BEGIN Input data
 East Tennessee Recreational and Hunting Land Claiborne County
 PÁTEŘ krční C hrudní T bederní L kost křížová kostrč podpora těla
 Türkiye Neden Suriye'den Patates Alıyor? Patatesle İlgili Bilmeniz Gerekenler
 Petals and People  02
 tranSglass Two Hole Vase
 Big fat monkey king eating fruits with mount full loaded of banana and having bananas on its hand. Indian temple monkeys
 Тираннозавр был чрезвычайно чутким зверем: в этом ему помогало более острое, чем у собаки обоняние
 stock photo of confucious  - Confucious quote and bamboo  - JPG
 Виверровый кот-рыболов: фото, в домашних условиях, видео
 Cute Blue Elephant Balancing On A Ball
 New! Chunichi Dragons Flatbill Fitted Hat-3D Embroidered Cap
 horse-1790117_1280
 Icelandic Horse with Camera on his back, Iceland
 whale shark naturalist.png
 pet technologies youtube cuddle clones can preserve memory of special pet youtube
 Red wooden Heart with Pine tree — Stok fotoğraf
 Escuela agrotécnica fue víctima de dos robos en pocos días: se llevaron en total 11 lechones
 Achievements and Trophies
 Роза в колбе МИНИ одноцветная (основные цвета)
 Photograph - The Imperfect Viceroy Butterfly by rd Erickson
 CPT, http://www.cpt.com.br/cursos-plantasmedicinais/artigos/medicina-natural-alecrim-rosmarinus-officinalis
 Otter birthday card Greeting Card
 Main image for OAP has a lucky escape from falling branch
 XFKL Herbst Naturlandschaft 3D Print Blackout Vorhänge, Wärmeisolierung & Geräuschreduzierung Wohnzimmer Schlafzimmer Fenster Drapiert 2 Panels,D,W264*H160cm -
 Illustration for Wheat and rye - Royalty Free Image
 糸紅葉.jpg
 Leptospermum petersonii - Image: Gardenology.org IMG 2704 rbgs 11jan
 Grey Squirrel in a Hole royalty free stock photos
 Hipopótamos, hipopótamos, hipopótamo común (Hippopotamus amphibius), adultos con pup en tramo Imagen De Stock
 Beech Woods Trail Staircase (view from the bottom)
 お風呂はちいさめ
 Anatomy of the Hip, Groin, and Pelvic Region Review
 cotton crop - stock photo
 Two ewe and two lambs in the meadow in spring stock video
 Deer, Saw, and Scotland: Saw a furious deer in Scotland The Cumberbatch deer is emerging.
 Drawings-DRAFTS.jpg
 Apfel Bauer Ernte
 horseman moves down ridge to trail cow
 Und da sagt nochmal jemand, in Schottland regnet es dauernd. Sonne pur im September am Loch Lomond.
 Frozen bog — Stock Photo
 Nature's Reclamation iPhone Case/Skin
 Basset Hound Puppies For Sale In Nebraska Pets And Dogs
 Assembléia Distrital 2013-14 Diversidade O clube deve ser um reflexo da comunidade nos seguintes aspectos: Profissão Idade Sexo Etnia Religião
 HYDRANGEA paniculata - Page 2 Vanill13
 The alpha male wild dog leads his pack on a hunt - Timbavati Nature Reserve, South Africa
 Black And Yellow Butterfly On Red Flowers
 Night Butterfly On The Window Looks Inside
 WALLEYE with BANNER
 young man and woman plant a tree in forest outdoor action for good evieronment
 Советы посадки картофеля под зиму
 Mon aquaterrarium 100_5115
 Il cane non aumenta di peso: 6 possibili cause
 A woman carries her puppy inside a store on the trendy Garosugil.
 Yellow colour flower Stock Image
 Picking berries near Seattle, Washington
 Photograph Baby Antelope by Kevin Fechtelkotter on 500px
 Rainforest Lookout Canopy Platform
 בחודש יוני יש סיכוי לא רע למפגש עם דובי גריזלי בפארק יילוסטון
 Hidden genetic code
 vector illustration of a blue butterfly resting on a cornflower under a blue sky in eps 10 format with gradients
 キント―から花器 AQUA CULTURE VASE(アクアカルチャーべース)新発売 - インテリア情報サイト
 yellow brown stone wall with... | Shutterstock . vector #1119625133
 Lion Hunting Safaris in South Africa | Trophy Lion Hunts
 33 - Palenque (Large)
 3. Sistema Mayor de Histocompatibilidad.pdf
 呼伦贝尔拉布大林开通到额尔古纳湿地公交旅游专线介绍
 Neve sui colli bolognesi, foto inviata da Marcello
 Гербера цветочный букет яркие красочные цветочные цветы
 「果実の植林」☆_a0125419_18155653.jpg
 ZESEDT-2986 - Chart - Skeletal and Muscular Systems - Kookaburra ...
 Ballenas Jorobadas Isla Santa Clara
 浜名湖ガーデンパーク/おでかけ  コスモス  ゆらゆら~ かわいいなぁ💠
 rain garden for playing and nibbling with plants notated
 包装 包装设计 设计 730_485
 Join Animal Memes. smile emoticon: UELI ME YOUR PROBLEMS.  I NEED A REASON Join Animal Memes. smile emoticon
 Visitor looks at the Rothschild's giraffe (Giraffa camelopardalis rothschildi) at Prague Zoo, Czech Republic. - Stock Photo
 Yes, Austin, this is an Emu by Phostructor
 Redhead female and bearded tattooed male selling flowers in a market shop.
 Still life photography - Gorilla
END Input data
#### [Task instructions]
Take the line above containing "Hipopótamos, hipopótamos, hipopótamo", the line containing "Basset Hound Puppies", and all lines in between, and copy them exactly without anything else.

#### [Reply to the task]
 Hipopótamos, hipopótamos, hipopótamo común (Hippopotamus amphibius), adultos con pup en tramo Imagen De Stock
 Beech Woods Trail Staircase (view from the bottom)
 お風呂はちいさめ
 Anatomy of the Hip, Groin, and Pelvic Region Review
 cotton crop - stock photo
 Two ewe and two lambs in the meadow in spring stock video
 Deer, Saw, and Scotland: Saw a furious deer in Scotland The Cumberbatch deer is emerging.
 Drawings-DRAFTS.jpg
 Apfel Bauer Ernte
 horseman moves down ridge to trail cow
 Und da sagt nochmal jemand, in Schottland regnet es dauernd. Sonne pur im September am Loch Lomond.
 Frozen bog — Stock Photo
 Nature's Reclamation iPhone Case/Skin
 Basset Hound Puppies For Sale In Nebraska Pets And Dogs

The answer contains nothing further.